Virginia should dismantle its mental-health system and replace it with one that serves Virginians who are sick rather than the bureaucrats who should be helping them.
From 2010 to 2014, I served as Virginia’s inspector general for behavioral health and developmental services, which required me to cast a critical eye on the state’s mental-health services and recommend changes to improve the commonwealth’s system of care. I found a complex, dysfunctional and ineffective bureaucracy that was system-centered instead of person-centered. I found an ineffective bureaucracy that privileged the status quo over the people it should be serving.
There is no better example of the state’s inertia and ineptitude than the death of Austin “Gus” Deeds , the son of Virginia state Sen. R. Creigh Deeds (D-Bath).
On Nov. 18, 2013, Gus Deeds was examined by a state-certified evaluator, employed by the Rockbridge Area Community Services Board, where he was determined to be mentally ill and likely to cause serious physical harm to himself or others in the near future. Pursuant to the controlling statutes, he required involuntary hospitalization and treatment. The evaluator could not locate a facility willing to admit Gus Deeds within the six-hour time limit, so he was sent home with his father and a verbal safety plan. The next day, Gus Deeds attacked and seriously injured his father before ending his own life.
Two and a half years earlier, in a semiannual report, my office alerted the Department of Behavioral Health and Developmental Services, the Health and Human Resources secretary, the community services board system (which delivers health care in every city and county), the governor’s office, the General Assembly and the private hospital providers and advocacy groups that individuals with mental illnesses were being turned away from hospitals because of a lack of beds, even though they had been determined to be a danger to themselves and others.
The slang term for this practice was “streeting.” Gus Deeds was “streeted” on Nov. 18, 2013.
In February 2012, after a 90-day statewide study, my office issued a report documenting that scores of Virginians had been “streeted” during a three-month period. My office warned, “Each incident [of streeting] . . . represents a failure of the system to address the needs of that individual and places the individual, his family, and the community at risk.”
The 2012 report included no-cost recommendations that would have prevented “streeting.” The Department of Behavioral Health and Developmental Services endorsed the report’s findings and recommendations, but in the months following, no one took steps to end “streeting.”
It was only after Gus Deeds’s death that the department acted. Within days, it issued a transparently misleading “update” intended to convey that it had been working on the 2012 recommendations all along. In reality, it had failed to take meaningful action for almost two years. Weeks later, in January 2014, it issued its “guidance” requiring the community services boards to implement the 2012 recommendations.
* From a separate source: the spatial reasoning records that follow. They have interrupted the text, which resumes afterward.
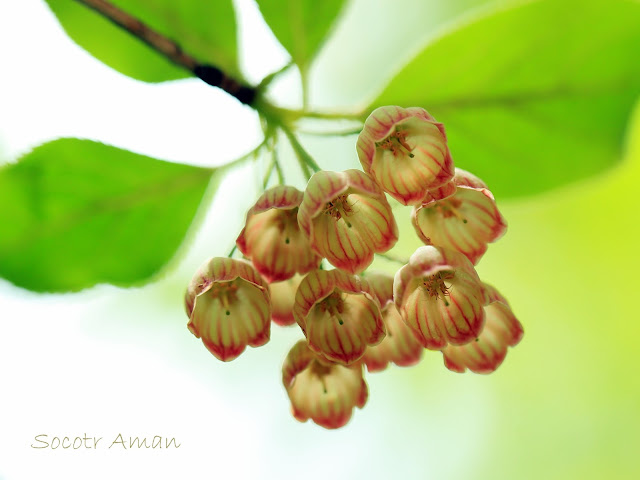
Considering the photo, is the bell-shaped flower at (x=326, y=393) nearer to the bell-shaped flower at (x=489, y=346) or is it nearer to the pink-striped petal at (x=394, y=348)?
the pink-striped petal at (x=394, y=348)

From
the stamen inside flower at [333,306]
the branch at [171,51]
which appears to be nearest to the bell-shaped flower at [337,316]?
the stamen inside flower at [333,306]

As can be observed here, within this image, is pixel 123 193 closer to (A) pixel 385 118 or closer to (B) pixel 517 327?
(A) pixel 385 118

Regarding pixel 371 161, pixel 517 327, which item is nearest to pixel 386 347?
pixel 517 327

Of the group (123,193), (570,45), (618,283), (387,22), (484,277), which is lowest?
(484,277)

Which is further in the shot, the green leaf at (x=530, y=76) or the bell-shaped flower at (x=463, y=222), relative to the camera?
the green leaf at (x=530, y=76)

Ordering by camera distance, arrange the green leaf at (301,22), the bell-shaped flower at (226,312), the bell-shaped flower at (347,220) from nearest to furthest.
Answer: the bell-shaped flower at (347,220) < the bell-shaped flower at (226,312) < the green leaf at (301,22)

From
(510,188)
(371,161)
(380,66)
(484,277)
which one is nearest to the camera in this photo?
(371,161)

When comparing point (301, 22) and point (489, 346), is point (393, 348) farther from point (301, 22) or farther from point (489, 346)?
point (301, 22)

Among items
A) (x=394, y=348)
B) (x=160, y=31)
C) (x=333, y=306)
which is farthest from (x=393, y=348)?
(x=160, y=31)
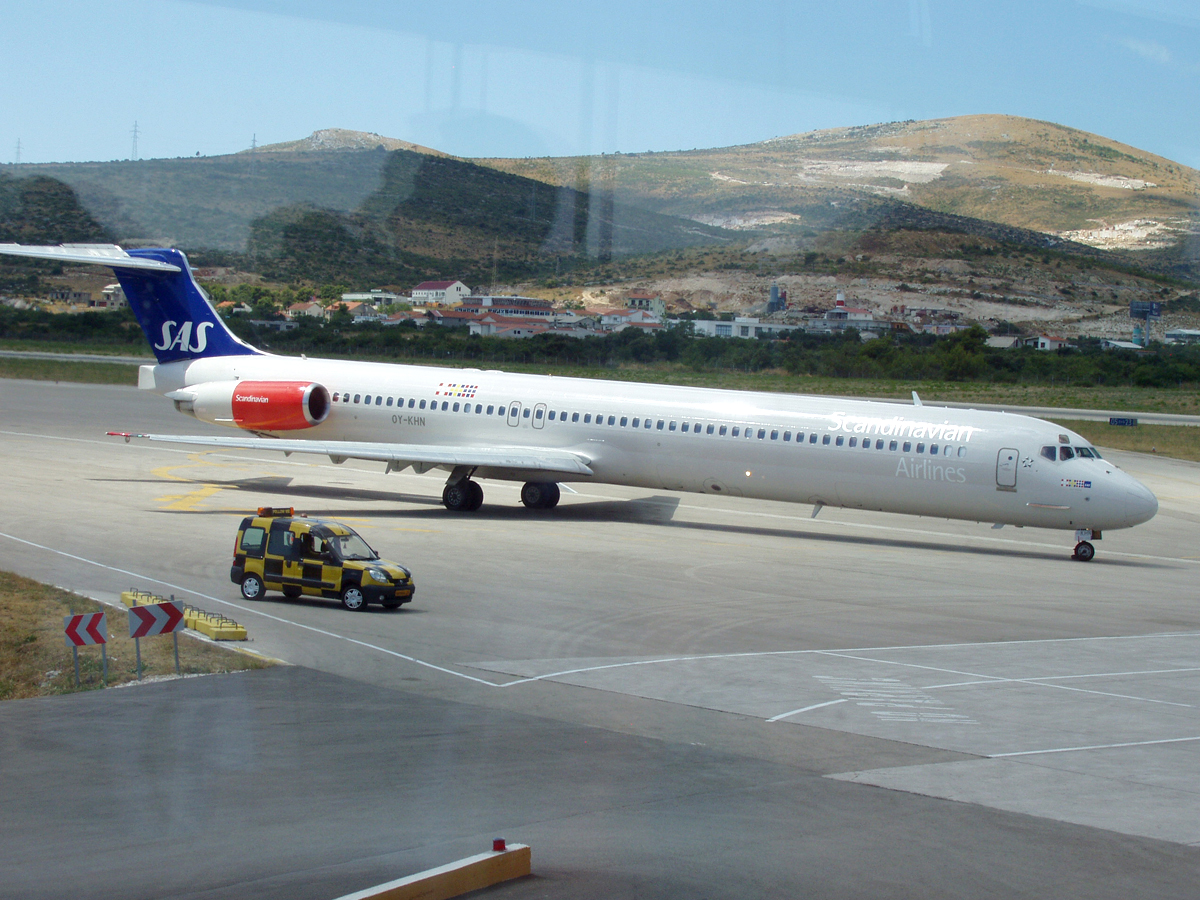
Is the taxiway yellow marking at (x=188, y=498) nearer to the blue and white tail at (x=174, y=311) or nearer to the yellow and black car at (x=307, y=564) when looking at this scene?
the blue and white tail at (x=174, y=311)

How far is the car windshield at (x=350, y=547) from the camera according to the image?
18.0 metres

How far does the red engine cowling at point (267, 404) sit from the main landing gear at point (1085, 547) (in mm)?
19921

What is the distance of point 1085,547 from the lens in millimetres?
25844

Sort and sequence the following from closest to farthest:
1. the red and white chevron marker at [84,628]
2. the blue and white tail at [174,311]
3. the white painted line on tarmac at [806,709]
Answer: the white painted line on tarmac at [806,709] → the red and white chevron marker at [84,628] → the blue and white tail at [174,311]

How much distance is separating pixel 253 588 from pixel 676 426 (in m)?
13.0

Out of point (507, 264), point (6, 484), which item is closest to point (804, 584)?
point (6, 484)

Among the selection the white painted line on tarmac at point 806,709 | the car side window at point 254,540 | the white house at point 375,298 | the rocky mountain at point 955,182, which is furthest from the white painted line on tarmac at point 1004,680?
the rocky mountain at point 955,182

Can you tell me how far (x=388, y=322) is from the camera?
52.0 metres

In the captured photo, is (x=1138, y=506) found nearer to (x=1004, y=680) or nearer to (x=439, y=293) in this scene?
(x=1004, y=680)

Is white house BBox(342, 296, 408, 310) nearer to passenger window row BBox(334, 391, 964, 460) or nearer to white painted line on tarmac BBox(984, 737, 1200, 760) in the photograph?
passenger window row BBox(334, 391, 964, 460)

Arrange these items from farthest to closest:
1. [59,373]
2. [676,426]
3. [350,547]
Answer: [59,373] → [676,426] → [350,547]

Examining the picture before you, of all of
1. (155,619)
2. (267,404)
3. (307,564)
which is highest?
(267,404)

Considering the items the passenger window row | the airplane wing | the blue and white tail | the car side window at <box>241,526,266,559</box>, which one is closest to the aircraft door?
the passenger window row

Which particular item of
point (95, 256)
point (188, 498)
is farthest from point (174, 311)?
point (188, 498)
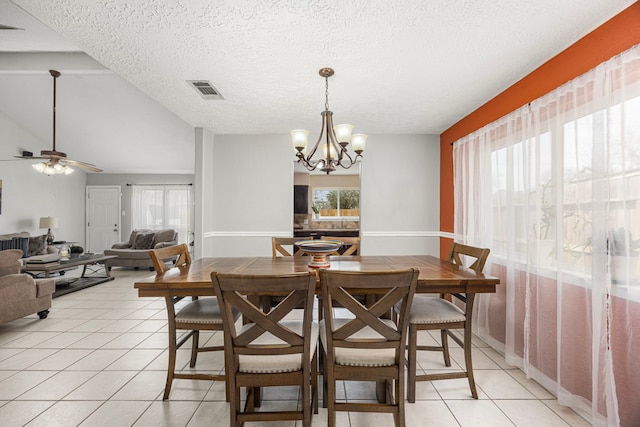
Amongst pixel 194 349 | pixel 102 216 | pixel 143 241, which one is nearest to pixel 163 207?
pixel 102 216

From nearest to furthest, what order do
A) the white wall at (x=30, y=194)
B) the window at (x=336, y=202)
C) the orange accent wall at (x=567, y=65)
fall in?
the orange accent wall at (x=567, y=65), the white wall at (x=30, y=194), the window at (x=336, y=202)

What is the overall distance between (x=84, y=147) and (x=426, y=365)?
26.7 ft

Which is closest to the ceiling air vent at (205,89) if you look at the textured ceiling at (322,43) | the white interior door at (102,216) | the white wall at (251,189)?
the textured ceiling at (322,43)

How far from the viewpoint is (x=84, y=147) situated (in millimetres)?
6898

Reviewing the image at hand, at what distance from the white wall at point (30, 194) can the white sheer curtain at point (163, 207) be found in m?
1.43

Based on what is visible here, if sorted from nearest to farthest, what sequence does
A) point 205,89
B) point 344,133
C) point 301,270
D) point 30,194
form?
point 301,270 < point 344,133 < point 205,89 < point 30,194

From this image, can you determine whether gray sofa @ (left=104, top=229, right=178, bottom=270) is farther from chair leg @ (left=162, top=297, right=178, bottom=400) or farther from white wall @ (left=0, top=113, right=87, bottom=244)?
chair leg @ (left=162, top=297, right=178, bottom=400)

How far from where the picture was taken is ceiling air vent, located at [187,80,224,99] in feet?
8.85

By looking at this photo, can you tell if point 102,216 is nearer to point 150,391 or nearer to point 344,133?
point 150,391

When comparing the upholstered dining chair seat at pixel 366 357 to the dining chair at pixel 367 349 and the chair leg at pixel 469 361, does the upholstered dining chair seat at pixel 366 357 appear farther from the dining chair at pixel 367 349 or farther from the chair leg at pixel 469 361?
the chair leg at pixel 469 361

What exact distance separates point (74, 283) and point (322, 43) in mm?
5733

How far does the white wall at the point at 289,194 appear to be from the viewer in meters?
4.47

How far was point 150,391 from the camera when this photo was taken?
6.91 ft

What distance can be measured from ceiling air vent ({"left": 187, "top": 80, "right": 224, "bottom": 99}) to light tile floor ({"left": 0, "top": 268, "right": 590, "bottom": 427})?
2.41 metres
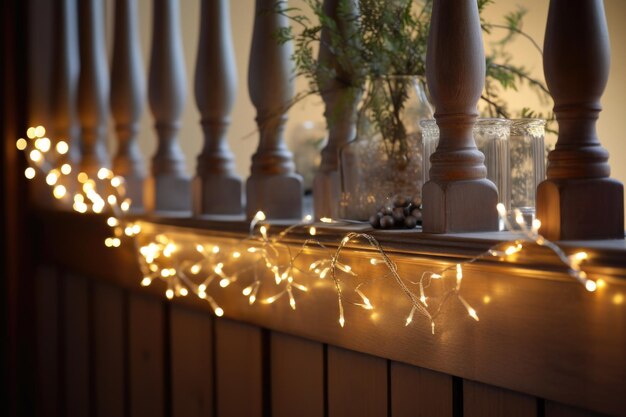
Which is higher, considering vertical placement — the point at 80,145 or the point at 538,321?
the point at 80,145

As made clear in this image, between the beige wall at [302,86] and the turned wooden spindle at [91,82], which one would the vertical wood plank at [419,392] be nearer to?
the beige wall at [302,86]

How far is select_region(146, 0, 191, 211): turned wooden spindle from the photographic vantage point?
67.7 inches

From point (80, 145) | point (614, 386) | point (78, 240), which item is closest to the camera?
point (614, 386)

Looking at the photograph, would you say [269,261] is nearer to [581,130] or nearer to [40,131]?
[581,130]

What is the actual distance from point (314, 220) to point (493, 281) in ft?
1.61

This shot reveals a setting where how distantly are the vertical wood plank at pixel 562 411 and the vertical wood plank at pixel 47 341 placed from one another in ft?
5.35

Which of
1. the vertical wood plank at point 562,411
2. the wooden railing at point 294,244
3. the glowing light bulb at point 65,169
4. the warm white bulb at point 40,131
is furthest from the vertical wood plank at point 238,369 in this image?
the warm white bulb at point 40,131

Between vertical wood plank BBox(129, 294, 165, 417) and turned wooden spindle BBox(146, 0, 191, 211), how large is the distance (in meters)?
0.23

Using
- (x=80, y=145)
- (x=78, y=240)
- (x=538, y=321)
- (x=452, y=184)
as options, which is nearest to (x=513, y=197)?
(x=452, y=184)

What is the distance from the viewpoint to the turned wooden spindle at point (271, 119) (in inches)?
52.6

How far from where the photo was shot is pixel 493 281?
33.6 inches

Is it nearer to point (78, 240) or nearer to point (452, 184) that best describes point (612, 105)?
point (452, 184)

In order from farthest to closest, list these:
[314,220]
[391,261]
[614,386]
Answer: [314,220]
[391,261]
[614,386]

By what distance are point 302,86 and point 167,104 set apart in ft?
2.03
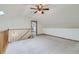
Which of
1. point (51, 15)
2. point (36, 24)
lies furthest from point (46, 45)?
point (51, 15)

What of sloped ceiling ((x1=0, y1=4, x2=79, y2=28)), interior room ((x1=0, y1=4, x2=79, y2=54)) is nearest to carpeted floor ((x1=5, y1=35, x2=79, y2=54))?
interior room ((x1=0, y1=4, x2=79, y2=54))

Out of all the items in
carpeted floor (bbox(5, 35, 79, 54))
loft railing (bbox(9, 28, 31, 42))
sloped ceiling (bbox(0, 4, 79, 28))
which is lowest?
carpeted floor (bbox(5, 35, 79, 54))

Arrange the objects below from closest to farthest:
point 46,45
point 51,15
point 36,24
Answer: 1. point 51,15
2. point 36,24
3. point 46,45

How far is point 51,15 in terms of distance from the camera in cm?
112

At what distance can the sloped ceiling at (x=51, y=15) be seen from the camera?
41.5 inches

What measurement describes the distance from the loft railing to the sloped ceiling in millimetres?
129

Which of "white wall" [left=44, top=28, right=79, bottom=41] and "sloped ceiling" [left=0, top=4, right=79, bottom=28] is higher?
"sloped ceiling" [left=0, top=4, right=79, bottom=28]

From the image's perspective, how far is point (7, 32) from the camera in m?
1.12

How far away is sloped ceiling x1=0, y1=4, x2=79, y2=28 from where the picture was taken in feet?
3.46

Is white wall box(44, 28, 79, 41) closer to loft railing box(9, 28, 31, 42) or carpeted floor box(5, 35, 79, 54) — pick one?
carpeted floor box(5, 35, 79, 54)

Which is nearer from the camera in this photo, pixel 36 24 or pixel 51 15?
pixel 51 15

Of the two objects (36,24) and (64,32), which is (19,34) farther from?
(64,32)

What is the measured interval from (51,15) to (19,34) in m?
0.43
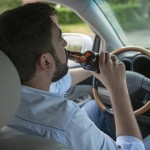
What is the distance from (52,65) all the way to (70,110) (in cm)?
20

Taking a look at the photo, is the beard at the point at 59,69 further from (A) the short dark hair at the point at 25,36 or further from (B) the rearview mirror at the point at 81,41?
(B) the rearview mirror at the point at 81,41

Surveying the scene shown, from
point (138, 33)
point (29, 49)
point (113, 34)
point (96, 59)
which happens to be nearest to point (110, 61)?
point (96, 59)

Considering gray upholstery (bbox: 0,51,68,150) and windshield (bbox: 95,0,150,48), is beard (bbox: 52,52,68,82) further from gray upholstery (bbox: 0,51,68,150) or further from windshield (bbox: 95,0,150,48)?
windshield (bbox: 95,0,150,48)

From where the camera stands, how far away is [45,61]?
5.17 feet

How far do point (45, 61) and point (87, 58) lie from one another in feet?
1.66

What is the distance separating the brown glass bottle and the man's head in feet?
1.04

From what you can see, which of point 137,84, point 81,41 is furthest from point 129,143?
point 81,41

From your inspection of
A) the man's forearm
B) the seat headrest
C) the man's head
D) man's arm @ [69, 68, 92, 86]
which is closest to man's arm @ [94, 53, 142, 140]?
the man's forearm

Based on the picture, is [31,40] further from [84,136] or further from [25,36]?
[84,136]

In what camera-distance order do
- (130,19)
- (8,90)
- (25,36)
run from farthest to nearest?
(130,19), (25,36), (8,90)

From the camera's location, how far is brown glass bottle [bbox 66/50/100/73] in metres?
1.95

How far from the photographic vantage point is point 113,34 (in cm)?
281

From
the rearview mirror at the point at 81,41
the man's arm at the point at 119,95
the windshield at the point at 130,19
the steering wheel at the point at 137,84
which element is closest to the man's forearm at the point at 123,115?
the man's arm at the point at 119,95

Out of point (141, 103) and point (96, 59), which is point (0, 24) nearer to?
point (96, 59)
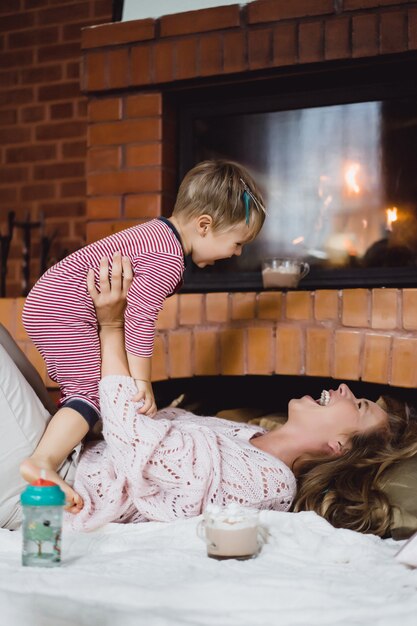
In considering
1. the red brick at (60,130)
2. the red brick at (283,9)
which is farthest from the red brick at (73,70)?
the red brick at (283,9)

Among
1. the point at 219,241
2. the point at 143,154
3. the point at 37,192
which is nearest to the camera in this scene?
the point at 219,241

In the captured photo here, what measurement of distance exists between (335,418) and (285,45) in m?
1.26

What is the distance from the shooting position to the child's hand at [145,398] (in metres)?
1.76

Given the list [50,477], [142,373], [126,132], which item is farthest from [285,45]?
[50,477]

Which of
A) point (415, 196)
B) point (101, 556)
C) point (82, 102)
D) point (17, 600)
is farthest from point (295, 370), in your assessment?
point (82, 102)

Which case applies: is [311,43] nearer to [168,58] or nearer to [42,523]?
[168,58]

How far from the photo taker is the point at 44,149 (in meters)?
3.62

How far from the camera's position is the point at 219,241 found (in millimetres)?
1954

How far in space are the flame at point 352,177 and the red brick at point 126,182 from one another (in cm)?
62

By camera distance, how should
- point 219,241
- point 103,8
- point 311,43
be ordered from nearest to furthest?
1. point 219,241
2. point 311,43
3. point 103,8

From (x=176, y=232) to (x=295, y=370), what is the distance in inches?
29.0

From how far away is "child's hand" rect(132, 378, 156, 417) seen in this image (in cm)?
176

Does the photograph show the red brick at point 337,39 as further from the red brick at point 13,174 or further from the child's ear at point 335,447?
the red brick at point 13,174

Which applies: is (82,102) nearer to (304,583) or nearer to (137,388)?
(137,388)
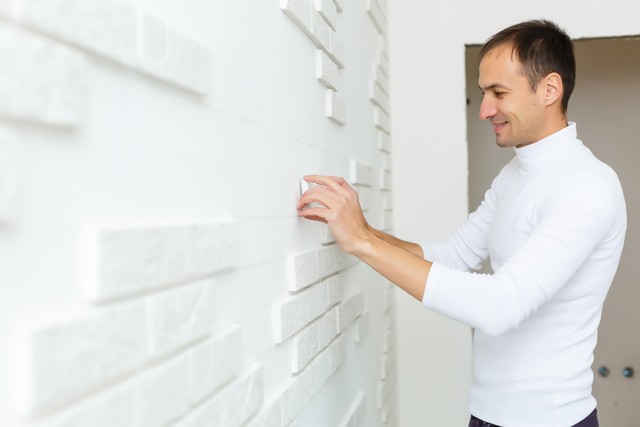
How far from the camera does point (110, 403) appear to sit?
0.60 m

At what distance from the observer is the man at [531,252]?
123 cm

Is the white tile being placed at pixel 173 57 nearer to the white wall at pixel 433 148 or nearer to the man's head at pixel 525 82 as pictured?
the man's head at pixel 525 82

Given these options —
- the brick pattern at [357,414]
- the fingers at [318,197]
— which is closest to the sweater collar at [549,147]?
the fingers at [318,197]

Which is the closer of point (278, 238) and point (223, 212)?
point (223, 212)

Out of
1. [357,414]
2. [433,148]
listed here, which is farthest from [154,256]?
[433,148]

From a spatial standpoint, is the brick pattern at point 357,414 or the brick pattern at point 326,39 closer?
the brick pattern at point 326,39

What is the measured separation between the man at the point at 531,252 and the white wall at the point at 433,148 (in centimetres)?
81

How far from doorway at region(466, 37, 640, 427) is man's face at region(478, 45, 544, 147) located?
1832mm

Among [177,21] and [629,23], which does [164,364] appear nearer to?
[177,21]

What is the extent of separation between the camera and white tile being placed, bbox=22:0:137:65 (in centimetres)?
52

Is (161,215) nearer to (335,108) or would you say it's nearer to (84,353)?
(84,353)

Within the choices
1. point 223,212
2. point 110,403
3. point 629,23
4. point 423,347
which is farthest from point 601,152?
point 110,403

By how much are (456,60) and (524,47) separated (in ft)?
3.19

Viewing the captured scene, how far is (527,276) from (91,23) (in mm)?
927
Those changes were in place by March 2014 — fewer than four months after Gus Deeds was streeted.
Simply put, in four months, the department implemented reforms that it had failed to enact during the 21 months preceding Gus Deeds’s death.
The state’s bureaucracy, with a centralized state Department of Behavioral Health and Developmental Services overseeing local community services boards, has resulted in an unaccountable but politically powerful state and local partnership that focuses on self-perpetuation instead of the people it is charged to serve.
We can only hope and pray that the Joint Subcommittee to Study Mental Health Services in the Twenty-First Century, chaired by Creigh Deeds, will create a truly person-centered structure that will serve our mentally ill family members and neighbors in the 21st century.
The writer was Virginia’s inspector general for behavioral health and developmental services from 2010 to 2014.